Sunday, October 19, 2014

Displacement and Falloff

If you've used the Displacement option on a material with the  Mental Ray renderer then you've probably been frustrated when trying to use it within an animation. You can use the "View" option which will limit the effect to your current camera (or perspective view) and this works fine for still images. Over the last few years I have on occasion wanted to use Displacement to help create grass in an animation. Of course the "View" option will create all kinds of artifacts and flickering under this scenario, regardless of your render settings, as MR re-computes the Displacement effect each frame and it ends up just slightly different each frame. I have not had luck unchecking Displacement, being willing to eat the render overhead as the effect is computed for the entire scene.
You might think to try using a "Falloff Map" map to control the effect over distance as I did.
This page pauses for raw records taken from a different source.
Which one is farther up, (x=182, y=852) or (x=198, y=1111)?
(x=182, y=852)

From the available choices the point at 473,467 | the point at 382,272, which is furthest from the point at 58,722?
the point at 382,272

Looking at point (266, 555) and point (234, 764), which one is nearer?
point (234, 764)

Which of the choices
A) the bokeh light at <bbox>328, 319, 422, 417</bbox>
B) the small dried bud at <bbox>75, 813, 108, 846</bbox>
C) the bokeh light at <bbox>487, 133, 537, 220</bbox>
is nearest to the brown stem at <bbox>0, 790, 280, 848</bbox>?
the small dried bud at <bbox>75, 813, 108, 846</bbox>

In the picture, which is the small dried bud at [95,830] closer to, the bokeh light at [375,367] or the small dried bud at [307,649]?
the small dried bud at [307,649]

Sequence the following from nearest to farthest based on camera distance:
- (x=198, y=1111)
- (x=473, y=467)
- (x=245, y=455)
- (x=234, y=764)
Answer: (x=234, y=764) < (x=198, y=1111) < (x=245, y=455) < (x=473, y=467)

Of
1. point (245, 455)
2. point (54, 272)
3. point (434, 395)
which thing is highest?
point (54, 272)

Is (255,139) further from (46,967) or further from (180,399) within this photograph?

However, for whatever reason, Mental Ray will not respect this and it still computes the effect over the entire surface. I've even tried using a black and white "Mask" Map to control the physical location of the effect on the surface and this fails also. Below is a sample rendering with this technique. In this case the Black diffuse colored grass is in the foreground and shows what should be the limit of the displacement effect, yet the effect continues on to the horizon as shown with the green colored grass.
I would have to assume that the "View" option in the renderer precludes the use of any other technique that might do the same thing.



I have yet to find an acceptable solution and it's sad because this technique can be used to quickly add detail where needed, but apparently only in still images. If you come across this post and have a solution, please let me know.